One top of that, for the past nine years Mother’s Day has been beyond difficult for me to appreciate. My first Mother’s Day without my mom is one that I do not talk about often. My goal was to make sure she had fresh flowers on her grave that year and to go back a week later to replace them with a lovely silk arrangement that would last.  I just wanted to do something different.  I wanted to do something I knew she would appreciate.  The only problem was between putting them in the vase and walking back to the car, I lost it.  I had not cried that hard in my life outside of when someone practically pushed me, at least that is how it felt, up to my mother’s casket the day of her funeral to say goodbye.  I did not want to say goodbye.  I did not see the point in saying goodbye because I’m determined I will meet her again one day.  Saying goodbye was far too permanent. Saying goodbye to a parent is a natural part of life but one that literally takes a part of you away.

I remember talking with my Aunt June that day though because my Aunt Wydeen wanted to do something nice for my nanny that year.  She wanted all the kids and grand-kids to be there because she knew how my nanny would be feeling that year having to deal with the loss of her daughter.  Everyone seemed shocked when we actually showed up, but the truth is I would not have shown up if it weren’t for my Aunt June.  I wanted so desperately to stay at home.  I did not think I needed to be around people that day. There was a part of me that felt I would ultimately end up bawling at the party and that no one needed that. I did not want to spread this gloom and doom to everyone in the room.  What was the point?

In many ways that sentiment has not really changed.  I’m still afraid that I will let out this bitterness that creeps in every around that time of year. A part of me that wants to wish all my friend’s a Happy Mother’s Day to those who are moms. Some years I do, but for the most part I rarely do.  Sometimes I will like a post that showed how their children appreciated them for the day, sometimes I will avoid social media entirely on that day and lord knows I hate going into stores after Easter.  I remember once that my friend and manager at Dollar General refused to let me be the one who put together the Mother’s Day display that year.  She still has no idea how appreciative I was that she kept that task away from me. I’m not sure I could have gotten through doing so.

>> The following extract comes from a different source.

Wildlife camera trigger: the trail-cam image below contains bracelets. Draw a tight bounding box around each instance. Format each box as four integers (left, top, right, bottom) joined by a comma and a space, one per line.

So with these this year I find myself wondering if I were ever actually be a mother to a child as opposed to something furry.  I think what makes the difficult of accepting I might never have children is because we live in a society that puts so much pressure on our wombs.  We have to become mothers and if we don’t as a woman we are a failure.  I don’t believe that.  I believe I will feel fulfilled with my life regardless of if have a child or not, but not having children was my ultimate plan.  Much like others I plotted out the what ifs of having children one day with friends when I was younger.  I even post joke reasons revolving horror films of why I probably should not be a mother.  The truth is I think I would be a lot like my mom and insist that my child express himself or herself however they see fit.  The only difference is I would need to learn how to make amazing Halloween outfits.

The ticking of this close has become increasingly harder to accept and one that I talked about with another aunt during my vacation this year.  I think most people have accepted I’m not having children.  I think I might be the only person who has not.  With that said I don’t know what the future holds.  I know that I don’t want to be a single mother if I don’t have to be.  I am also not in a good place financially to have a child, though I’m told most people never are financially sound when having a child.  I do know that I don’t want to bring a child into a complicated situation and I feel like by attempting to raise a child alone that is what I would be doing.

Those are hard facts to face though because if I don’t do that I probably won’t have children.  I think they are harder to face because I think my dad would be the best grandfather ever. There is something about the idea of seeing that look on his face if I were to ever say the words, “I’m pregnant,” to him that makes me smile. I believe that is mostly because I know he would be amazing and it hurts to think I won’t give him that happiness.  It’s a happiness I feel his deserves.  The odd part about this all is I feel he would tell me this is something I shouldn’t worry about because it’s going to happen or it’s not.  I used to believe I was okay with that, but for once I’m not truly sure how I feel about that.